Financial institutions are compelled to take decisive action. The focus has shifted towards revamping onboarding processes and replacing outdated authentication methods such as passwords and passcodes which can be easily stolen, lost, or compromised and lack usability. Users can’t be expected to remember complex passwords for every application and password resets are painful and fraught with risk. Consequently, there is a move to adopt more advanced technologies that facilitate remote onboarding and authentication for existing online banking customers. 

Leading the way is facial biometric verification technology. Its appeal lies in the ability to deliver convenience and accessibility to customers, through a swift and secure authentication process. The security of biometrics relies not on the fact that faces are secret - they’re not - but that they’re unique, non-shareable, cannot be stolen, and never need to be reset.  

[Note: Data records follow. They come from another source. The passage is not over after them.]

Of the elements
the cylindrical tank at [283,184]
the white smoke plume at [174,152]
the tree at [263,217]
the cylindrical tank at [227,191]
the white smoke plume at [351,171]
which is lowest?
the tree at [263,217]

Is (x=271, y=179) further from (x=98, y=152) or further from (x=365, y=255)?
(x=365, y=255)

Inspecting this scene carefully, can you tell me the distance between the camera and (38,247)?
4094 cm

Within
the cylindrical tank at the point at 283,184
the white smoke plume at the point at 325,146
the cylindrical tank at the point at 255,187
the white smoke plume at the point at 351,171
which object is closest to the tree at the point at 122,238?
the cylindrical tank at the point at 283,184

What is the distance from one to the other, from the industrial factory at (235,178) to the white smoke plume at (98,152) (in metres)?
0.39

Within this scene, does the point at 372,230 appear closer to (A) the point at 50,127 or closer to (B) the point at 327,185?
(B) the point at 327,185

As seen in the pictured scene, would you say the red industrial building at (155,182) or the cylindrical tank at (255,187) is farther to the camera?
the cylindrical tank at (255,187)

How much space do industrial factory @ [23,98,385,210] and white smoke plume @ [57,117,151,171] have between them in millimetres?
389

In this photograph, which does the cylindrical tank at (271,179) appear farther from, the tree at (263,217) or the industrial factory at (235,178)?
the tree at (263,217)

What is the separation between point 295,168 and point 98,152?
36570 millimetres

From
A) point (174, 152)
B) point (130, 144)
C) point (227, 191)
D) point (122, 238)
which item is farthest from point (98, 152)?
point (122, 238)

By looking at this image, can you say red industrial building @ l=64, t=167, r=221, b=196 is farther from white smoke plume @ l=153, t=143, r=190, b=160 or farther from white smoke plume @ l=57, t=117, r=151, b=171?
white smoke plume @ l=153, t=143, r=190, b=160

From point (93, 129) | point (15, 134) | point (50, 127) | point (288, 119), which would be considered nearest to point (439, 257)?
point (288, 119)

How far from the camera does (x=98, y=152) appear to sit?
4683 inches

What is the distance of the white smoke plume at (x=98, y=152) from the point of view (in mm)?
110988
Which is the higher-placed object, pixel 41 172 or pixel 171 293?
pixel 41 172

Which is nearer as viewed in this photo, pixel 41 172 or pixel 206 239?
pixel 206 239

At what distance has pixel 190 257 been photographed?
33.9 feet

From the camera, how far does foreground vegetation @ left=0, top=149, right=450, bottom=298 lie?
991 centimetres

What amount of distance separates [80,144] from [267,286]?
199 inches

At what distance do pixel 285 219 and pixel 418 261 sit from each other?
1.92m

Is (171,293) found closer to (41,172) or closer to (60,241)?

Face verification can bind digital identities to real-world users by matching a selfie with a government-issued ID. However, this convenience comes with its own set of challenges for financial institutions – the heightened security risks posed by adversaries seeking to exploit remote identity verification processes and striking the delicate balance between enhancing security and ensuring a seamless customer experience. 

The Imperative Shift: From Traditional to Biometric Authentication 

The need for financial institutions to strengthen their security measures has never been more pressing. With fraud levels at an all-time high and the rising threat of synthetic identity fraud, the industry is at a crossroads where traditional authentication methods are proving inadequate in safeguarding against evolving cyber threats. Synthetic identities can be used to create accounts that appear legitimate so they don’t get flagged by fraud detection systems. Synthetic identity fraud can work with deepfakes to exploit and bypass a bank’s remote onboarding processes. So once successfully enrolled the attacker can return time and time without being detected - indefinitely. 

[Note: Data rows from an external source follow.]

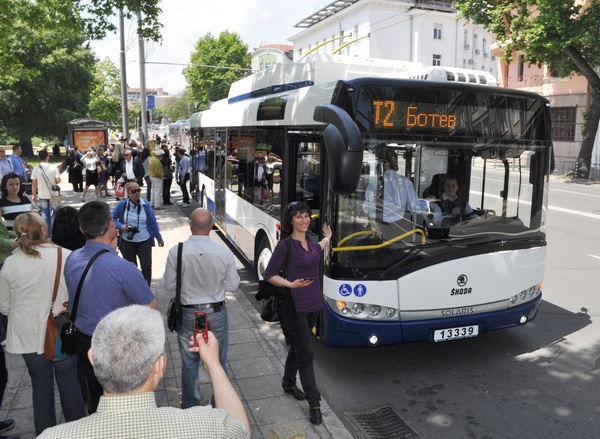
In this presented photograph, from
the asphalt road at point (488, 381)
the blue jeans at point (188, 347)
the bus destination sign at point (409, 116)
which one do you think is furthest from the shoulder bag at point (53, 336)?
the bus destination sign at point (409, 116)

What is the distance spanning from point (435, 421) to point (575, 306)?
13.1 ft

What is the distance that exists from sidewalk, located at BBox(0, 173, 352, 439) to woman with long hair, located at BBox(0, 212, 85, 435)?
2.56ft

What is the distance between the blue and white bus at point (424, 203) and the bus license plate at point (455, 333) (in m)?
0.01

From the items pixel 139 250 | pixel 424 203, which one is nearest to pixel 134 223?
pixel 139 250

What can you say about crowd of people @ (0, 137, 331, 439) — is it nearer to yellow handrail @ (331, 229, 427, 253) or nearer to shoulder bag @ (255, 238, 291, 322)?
shoulder bag @ (255, 238, 291, 322)

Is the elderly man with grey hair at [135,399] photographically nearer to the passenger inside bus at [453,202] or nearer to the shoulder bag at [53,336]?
the shoulder bag at [53,336]

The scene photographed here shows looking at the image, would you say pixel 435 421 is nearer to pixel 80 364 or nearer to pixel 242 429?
pixel 80 364

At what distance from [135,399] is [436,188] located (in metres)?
4.20

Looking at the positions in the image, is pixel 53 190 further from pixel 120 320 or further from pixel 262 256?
pixel 120 320

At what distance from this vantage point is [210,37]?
7438 centimetres

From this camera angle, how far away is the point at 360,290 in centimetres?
Result: 524

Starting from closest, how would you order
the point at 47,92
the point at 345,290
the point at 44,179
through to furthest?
the point at 345,290 → the point at 44,179 → the point at 47,92

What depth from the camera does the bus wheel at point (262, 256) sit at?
25.3 ft

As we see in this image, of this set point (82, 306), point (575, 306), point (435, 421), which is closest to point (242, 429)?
point (82, 306)
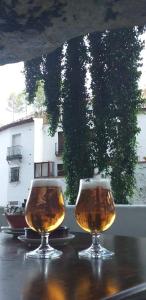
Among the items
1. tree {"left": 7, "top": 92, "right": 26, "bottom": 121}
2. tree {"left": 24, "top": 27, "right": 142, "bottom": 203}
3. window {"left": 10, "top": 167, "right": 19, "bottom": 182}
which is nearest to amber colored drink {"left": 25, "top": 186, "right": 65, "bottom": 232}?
tree {"left": 24, "top": 27, "right": 142, "bottom": 203}

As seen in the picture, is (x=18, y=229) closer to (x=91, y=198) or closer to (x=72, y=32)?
(x=91, y=198)

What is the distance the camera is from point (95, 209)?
0.72 m

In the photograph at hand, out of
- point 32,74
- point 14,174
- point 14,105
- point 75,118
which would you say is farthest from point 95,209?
point 14,174

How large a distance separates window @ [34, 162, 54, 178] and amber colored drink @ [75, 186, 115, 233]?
12897 millimetres

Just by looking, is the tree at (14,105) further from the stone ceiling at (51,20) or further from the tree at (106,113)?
the stone ceiling at (51,20)

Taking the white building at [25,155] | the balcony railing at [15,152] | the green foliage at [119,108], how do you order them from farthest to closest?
the balcony railing at [15,152], the white building at [25,155], the green foliage at [119,108]

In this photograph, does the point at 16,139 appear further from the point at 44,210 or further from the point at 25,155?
the point at 44,210

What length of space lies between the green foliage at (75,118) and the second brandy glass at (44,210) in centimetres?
483

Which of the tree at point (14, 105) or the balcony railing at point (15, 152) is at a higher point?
the tree at point (14, 105)

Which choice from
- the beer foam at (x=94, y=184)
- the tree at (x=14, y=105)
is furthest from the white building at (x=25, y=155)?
the beer foam at (x=94, y=184)

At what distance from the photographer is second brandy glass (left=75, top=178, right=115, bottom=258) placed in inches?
28.1

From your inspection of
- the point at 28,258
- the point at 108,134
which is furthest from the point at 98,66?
the point at 28,258

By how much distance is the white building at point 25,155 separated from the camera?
1416 centimetres

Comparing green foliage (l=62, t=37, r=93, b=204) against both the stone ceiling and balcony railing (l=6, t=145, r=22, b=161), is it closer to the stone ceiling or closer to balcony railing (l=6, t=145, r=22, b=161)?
the stone ceiling
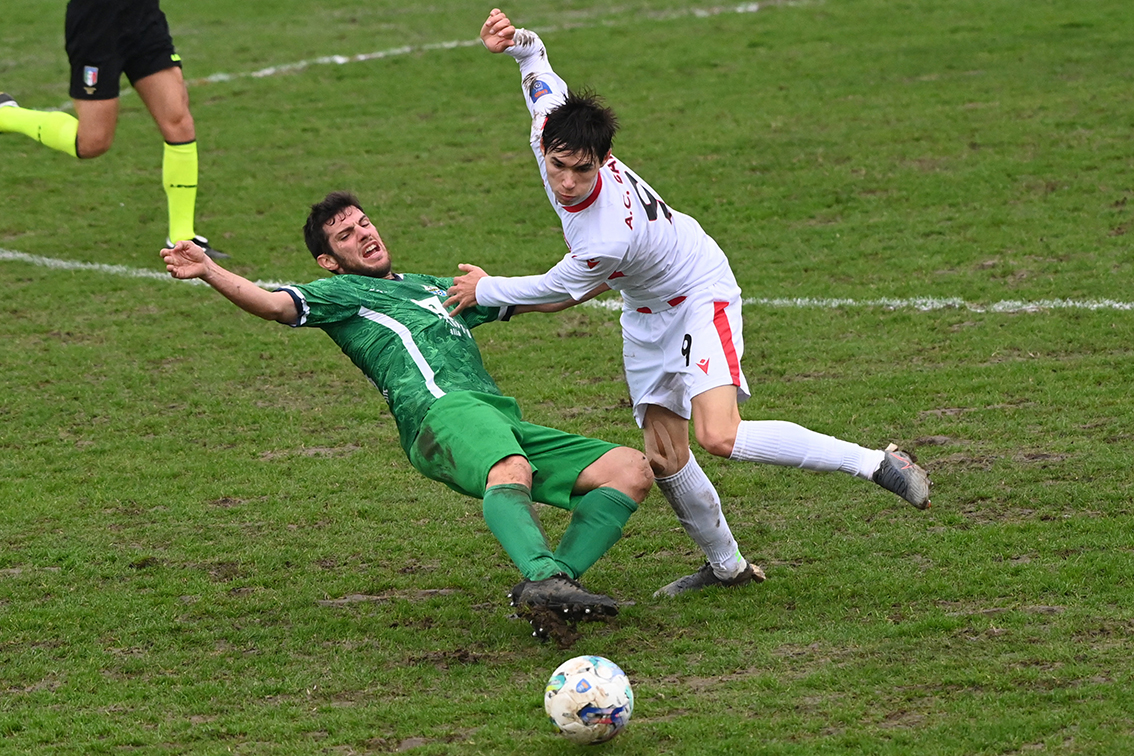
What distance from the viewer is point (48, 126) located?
10156 mm

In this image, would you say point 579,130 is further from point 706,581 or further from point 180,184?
point 180,184

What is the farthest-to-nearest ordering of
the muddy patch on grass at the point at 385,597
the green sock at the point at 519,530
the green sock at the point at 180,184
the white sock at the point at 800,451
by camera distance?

Face-to-face video call verification is one method that has been used by financial institutions but this means the onus is on staff members to determine whether a person is real or synthetic imagery. As deepfakes become more sophisticated it’s no longer possible to rely on humans’ ability to detect them. A study by the IDIAP Research Institute revealed that only 24% of their participants successfully detected a ‘well-made’ deepfake when shown progressively more convincing deepfakes interspersed with real videos and asked, ‘Is the face of the person in the video real or fake?’. 

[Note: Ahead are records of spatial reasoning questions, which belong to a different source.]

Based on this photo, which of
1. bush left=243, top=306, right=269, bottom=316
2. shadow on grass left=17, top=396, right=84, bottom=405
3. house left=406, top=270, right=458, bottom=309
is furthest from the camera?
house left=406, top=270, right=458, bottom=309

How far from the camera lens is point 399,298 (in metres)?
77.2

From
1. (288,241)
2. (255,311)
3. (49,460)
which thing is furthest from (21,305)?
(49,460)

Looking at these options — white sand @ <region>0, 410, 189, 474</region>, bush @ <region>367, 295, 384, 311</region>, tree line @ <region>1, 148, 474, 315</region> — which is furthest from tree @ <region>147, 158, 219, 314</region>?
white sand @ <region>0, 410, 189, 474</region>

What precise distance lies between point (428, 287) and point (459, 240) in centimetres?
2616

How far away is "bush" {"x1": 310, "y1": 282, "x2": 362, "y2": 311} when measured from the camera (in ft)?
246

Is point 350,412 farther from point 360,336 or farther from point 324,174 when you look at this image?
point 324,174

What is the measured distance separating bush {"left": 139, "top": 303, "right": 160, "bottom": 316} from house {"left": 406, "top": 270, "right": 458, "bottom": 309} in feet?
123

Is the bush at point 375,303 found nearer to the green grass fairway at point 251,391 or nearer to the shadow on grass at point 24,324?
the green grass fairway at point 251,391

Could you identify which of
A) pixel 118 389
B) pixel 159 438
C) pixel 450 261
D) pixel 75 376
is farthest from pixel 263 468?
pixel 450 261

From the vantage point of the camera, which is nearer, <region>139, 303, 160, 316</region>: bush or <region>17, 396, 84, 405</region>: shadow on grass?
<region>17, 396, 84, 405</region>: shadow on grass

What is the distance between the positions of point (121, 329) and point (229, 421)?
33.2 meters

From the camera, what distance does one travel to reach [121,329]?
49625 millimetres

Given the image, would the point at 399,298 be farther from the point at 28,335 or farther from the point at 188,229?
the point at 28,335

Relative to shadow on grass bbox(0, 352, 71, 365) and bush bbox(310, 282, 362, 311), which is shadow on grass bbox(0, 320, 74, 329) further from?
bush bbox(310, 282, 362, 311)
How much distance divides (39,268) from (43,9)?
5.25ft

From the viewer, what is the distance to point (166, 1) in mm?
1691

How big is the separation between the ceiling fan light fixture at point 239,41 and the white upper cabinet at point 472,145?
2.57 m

The digital injection of synthetic imagery, in particular deepfakes, is one of the fastest-growing threat vectors and the technology used to circumvent systems is widely and inexpensively available through Crime-as-a-Service (CaaS) networks. While the majority of face biometric technology solutions use liveness technology to verify and authenticate users, many are unable to detect digital injection attacks. Passive, science-based authentication using one-time biometrics has shown to be the most effective method of defense while also providing security, enhanced user experience, and inclusivity. One-time biometrics can’t be replicated, shared, or predicted, making it extremely resilient to threat actors’ attack methodologies. 

The threat of digitally injected media such as deepfakes is defrauding financial institutions and their customers. According to the Federal Reserve gaps in the credit process and the potential for large payouts have made synthetic identity fraud highly attractive to criminals and crime rings which, in some cases, is being used to facilitate drug and human trafficking and fund terrorism.  

As these challenges continue to persist, the benefits, including enhanced security, streamlined customer experiences, regulatory compliance, and the mitigation of synthetic identity fraud, position facial biometrics as the cornerstone of security protocols. As 2024 unfolds, financial institutions will recognize biometric face verification as the most secure way to verify new and returning users and set new standards for secure, customer-centric financial services.